Sam, This Is You
Sam had led a peaceful and impecunious life—until a voice cut in on a phone and said: Sam, this is You
You are not supposed to believe this story, and if you ask Sam Yoder about it, he is apt to say that it's all a lie. But Sam is a bit sensitive about it. He does not want the question of privacy to be raised again—especially in Rosie's hearing. And there are other matters. But it's all perfectly respectable and straightforward.
It could have happened to anybody—well, almost anybody. Anybody, say, who was a telephone lineman for the Batesville and Rappahannock Telephone Company, and who happened to be engaged to Rosie, and who had been told admiringly by Rosie that a man as smart as he was ought to make something wonderful of himself. And, of course, anybody who'd taken that seriously and had been puttering around on a device to make private conversations on a party-line telephone possible, and almost had the trick.
It began about six o'clock on July second, when Sam was up a telephone pole near Bridge's Run. He was hunting for the place where that party line had gone dead. He'd hooked in his lineman's phone and he couldn't raise Central, so he was just going to start looking for the break when his phone rang back, though the line had checked dead.

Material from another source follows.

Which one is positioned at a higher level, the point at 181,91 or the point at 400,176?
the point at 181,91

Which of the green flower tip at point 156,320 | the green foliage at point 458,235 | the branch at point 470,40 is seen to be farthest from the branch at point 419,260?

Startled, he put the receiver to his ear. Hello. Who's this?
Sam, this is you, a voice replied.
Huh? said Sam. What's that?
This is you, the voice on the wire repeated. You, Sam Yoder. Don't you recognize your own voice? This is you, Sam Yoder, calling from the twelfth of July. Don't hang up!
Sam hadn't even thought of hanging up. He was annoyed. He was up a telephone pole, trying to do some work, resting in his safety belt and with his climbing irons safely fixed in the wood. Naturally, he thought somebody was trying to joke with him, and when a man is working is no time for jokes.
I'm not hanging up, said Sam dourly, but you'd better!
The voice was familiar, though he couldn't quite place it. If it talked a little more, he undoubtedly would. He knew it just about as well as he knew his own, and it was irritating not to be able to call this joker by name.